* begin Records to process *
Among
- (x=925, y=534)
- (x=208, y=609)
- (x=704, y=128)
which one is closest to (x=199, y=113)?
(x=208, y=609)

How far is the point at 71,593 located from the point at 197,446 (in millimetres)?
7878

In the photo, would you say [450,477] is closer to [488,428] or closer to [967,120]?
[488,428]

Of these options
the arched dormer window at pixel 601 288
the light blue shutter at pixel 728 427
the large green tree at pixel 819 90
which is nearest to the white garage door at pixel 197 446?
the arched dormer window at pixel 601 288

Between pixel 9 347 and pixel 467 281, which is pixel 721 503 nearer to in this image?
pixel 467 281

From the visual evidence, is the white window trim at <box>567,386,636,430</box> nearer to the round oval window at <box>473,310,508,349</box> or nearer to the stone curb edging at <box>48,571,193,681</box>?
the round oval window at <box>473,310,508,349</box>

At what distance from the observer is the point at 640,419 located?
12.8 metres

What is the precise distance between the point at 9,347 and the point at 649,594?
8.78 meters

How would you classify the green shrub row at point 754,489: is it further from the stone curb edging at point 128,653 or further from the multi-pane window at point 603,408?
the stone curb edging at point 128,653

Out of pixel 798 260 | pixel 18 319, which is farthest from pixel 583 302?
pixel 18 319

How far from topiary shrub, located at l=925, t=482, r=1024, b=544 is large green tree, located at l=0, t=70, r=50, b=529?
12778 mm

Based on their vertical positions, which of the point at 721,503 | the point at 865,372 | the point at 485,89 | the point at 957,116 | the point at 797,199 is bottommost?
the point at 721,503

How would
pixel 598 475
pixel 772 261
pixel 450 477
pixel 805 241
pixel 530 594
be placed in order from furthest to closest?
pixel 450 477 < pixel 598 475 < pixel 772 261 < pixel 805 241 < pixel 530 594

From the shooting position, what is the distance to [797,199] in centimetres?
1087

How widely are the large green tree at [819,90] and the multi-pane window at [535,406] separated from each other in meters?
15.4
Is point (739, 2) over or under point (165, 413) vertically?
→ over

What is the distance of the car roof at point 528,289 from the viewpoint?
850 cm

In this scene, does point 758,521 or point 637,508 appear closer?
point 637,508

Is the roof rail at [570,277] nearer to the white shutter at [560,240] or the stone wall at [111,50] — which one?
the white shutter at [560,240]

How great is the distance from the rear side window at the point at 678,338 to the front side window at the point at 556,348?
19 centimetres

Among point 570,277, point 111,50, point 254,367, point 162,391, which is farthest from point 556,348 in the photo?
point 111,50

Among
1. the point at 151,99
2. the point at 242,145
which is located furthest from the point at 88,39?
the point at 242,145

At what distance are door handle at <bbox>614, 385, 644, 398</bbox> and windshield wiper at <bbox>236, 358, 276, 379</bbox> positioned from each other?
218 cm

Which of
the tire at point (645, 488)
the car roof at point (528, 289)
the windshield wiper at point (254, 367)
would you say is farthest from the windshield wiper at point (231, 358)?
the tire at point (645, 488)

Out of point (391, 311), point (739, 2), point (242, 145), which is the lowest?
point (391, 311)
* end Records to process *
§ Work instructions
Print the lines of the listing above, without any change, from the line containing "How great is" through the end of the listing, inclusive.

§ Solution to this task
How great is the distance from the rear side window at the point at 678,338 to the front side window at the point at 556,348?
19 centimetres

Among point 570,277, point 111,50, point 254,367, point 162,391, which is farthest from point 556,348 in the photo?
point 111,50

Among
1. the point at 151,99
2. the point at 242,145
which is located furthest from the point at 88,39?
the point at 242,145

At what distance are door handle at <bbox>614, 385, 644, 398</bbox> and windshield wiper at <bbox>236, 358, 276, 379</bbox> positioned from each other?
218 cm

Which of
the tire at point (645, 488)
the car roof at point (528, 289)
the windshield wiper at point (254, 367)
would you say is farthest from the windshield wiper at point (231, 358)?
the tire at point (645, 488)

Out of point (391, 311), point (739, 2), point (242, 145), which is the lowest?
point (391, 311)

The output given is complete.